** Begin Dataset extract **

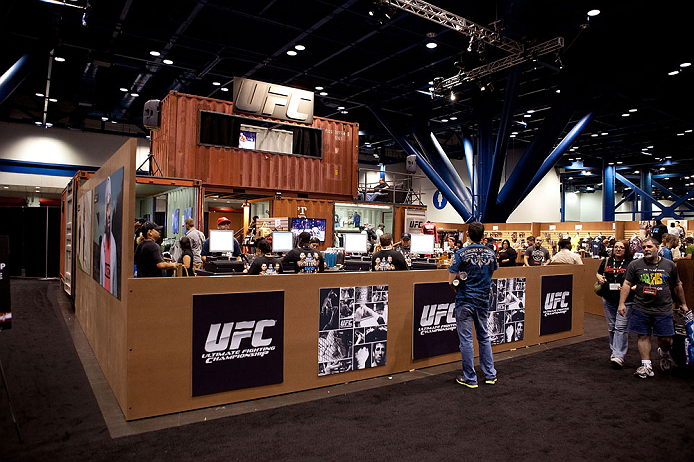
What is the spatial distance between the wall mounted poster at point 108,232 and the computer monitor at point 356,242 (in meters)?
5.07

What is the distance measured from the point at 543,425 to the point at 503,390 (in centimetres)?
88

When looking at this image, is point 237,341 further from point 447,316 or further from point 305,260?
point 447,316

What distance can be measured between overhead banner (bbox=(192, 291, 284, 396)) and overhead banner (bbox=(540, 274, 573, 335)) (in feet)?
14.1

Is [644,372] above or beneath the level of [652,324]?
beneath

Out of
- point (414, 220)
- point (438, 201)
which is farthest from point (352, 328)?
point (438, 201)

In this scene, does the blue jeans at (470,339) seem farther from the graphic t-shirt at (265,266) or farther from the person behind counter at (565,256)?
the person behind counter at (565,256)

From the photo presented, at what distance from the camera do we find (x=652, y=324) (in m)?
5.15

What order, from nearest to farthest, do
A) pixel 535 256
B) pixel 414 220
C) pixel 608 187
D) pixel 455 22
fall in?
pixel 535 256 < pixel 455 22 < pixel 414 220 < pixel 608 187

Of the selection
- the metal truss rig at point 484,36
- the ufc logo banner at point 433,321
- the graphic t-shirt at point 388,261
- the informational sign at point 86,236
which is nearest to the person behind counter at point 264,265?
the graphic t-shirt at point 388,261

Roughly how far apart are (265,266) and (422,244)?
4.62m

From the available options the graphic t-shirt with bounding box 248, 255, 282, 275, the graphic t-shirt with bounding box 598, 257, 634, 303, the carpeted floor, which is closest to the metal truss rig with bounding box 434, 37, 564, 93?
the graphic t-shirt with bounding box 598, 257, 634, 303

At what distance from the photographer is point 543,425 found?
147 inches

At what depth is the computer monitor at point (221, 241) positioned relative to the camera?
26.5ft

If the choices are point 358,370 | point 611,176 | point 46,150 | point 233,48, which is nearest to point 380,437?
point 358,370
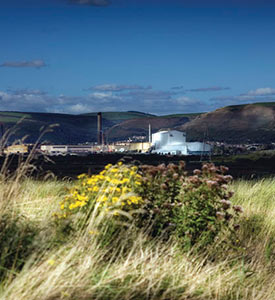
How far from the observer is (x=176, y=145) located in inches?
4186

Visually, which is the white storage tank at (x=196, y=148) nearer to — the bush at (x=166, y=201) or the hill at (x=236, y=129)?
the hill at (x=236, y=129)

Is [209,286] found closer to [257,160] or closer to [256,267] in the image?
[256,267]

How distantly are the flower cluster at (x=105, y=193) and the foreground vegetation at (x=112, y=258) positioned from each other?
0.03 m

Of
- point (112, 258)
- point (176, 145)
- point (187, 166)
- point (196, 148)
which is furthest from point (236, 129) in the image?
point (112, 258)

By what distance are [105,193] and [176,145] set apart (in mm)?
98747

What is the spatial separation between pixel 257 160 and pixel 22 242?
243 feet

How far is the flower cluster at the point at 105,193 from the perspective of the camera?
7.85m

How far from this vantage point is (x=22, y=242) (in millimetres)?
6582

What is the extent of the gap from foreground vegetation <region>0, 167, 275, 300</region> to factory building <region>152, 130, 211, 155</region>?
95538mm

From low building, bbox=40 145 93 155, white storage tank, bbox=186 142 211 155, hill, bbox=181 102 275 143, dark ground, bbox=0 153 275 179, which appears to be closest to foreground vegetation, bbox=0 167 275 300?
dark ground, bbox=0 153 275 179

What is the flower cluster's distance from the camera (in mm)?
7852

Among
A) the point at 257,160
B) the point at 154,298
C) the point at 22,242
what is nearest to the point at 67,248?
the point at 22,242

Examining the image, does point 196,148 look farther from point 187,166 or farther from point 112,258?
point 112,258

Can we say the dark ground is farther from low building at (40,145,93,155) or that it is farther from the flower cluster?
low building at (40,145,93,155)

** End Dataset extract **

• **Exercise directions**
Rewrite every item above with each occurrence of "overhead banner" replaced by "hanging banner", changing nothing else. Omit the pictures from your answer.

• **Solution for this problem**
What is the spatial distance between the wall mounted poster at point 108,232 and the computer monitor at point 356,242 (in meters)?
5.07

What is the distance measured from the point at 543,425 to the point at 503,390 (in centimetres)?
88

When looking at this image, is point 237,341 further from point 447,316 or further from point 305,260?
point 447,316

What distance can be measured between hanging banner (bbox=(192, 291, 284, 396)) and hanging banner (bbox=(540, 274, 573, 335)) (in feet)?
14.1

Is [644,372] above or beneath the level of [652,324]?
beneath

Out of
- point (414, 220)
- point (438, 201)
which is farthest from point (352, 328)?
point (438, 201)

In this scene, does the blue jeans at (470,339) seem farther from the graphic t-shirt at (265,266) or farther from the person behind counter at (565,256)?
the person behind counter at (565,256)

From the photo presented, at what distance from the camera do we find (x=652, y=324) (in m)?
5.15

What order, from nearest to farthest, do
A) pixel 535 256
B) pixel 414 220
C) pixel 608 187
D) pixel 455 22
fall in?
pixel 535 256 < pixel 455 22 < pixel 414 220 < pixel 608 187

Of the selection
- the metal truss rig at point 484,36
- the ufc logo banner at point 433,321
- the graphic t-shirt at point 388,261
- the informational sign at point 86,236
which is nearest to the person behind counter at point 264,265?
the graphic t-shirt at point 388,261

Roughly how far apart are (265,266) and (422,244)?
4.62m

From the available options the graphic t-shirt with bounding box 248, 255, 282, 275, the graphic t-shirt with bounding box 598, 257, 634, 303, the carpeted floor, which is closest to the metal truss rig with bounding box 434, 37, 564, 93?
the graphic t-shirt with bounding box 598, 257, 634, 303

At what distance from the photographer is point 543,425 found?
147 inches

At what depth is the computer monitor at point (221, 241) positioned relative to the camera?
26.5ft

If the choices are point 358,370 | point 611,176 | point 46,150 | point 233,48, which is nearest to point 380,437?
point 358,370
How far from the observer is (x=176, y=145) located in inches?
4186

Visually, which is the white storage tank at (x=196, y=148) nearer to — the bush at (x=166, y=201) or the hill at (x=236, y=129)?
the hill at (x=236, y=129)

Is [209,286] found closer to [257,160] or closer to [256,267] in the image?
[256,267]

How distantly are the flower cluster at (x=105, y=193) and the foreground vegetation at (x=112, y=258) positioned from each other?
0.03 m

Of
- point (112, 258)
- point (176, 145)
- point (187, 166)
- point (196, 148)
which is furthest from point (236, 129) in the image?
point (112, 258)

By what distance are [105,193] and [176,145] set apart (in mm)?
98747

What is the spatial separation between pixel 257 160 and pixel 22 242?
243 feet

How far is the flower cluster at the point at 105,193 from the perspective of the camera?
7.85m

How far from this vantage point is (x=22, y=242) (in millimetres)?
6582

What is the extent of the gap from foreground vegetation <region>0, 167, 275, 300</region> to factory building <region>152, 130, 211, 155</region>?
95538mm

From low building, bbox=40 145 93 155, white storage tank, bbox=186 142 211 155, hill, bbox=181 102 275 143, dark ground, bbox=0 153 275 179, which appears to be closest to foreground vegetation, bbox=0 167 275 300?
dark ground, bbox=0 153 275 179

What is the flower cluster's distance from the camera (in mm)?
7852

Among
A) the point at 257,160
B) the point at 154,298
C) the point at 22,242
what is nearest to the point at 67,248?
the point at 22,242

Examining the image, does point 196,148 look farther from point 187,166 or farther from point 112,258?
point 112,258

Can we say the dark ground is farther from low building at (40,145,93,155) or that it is farther from the flower cluster?
low building at (40,145,93,155)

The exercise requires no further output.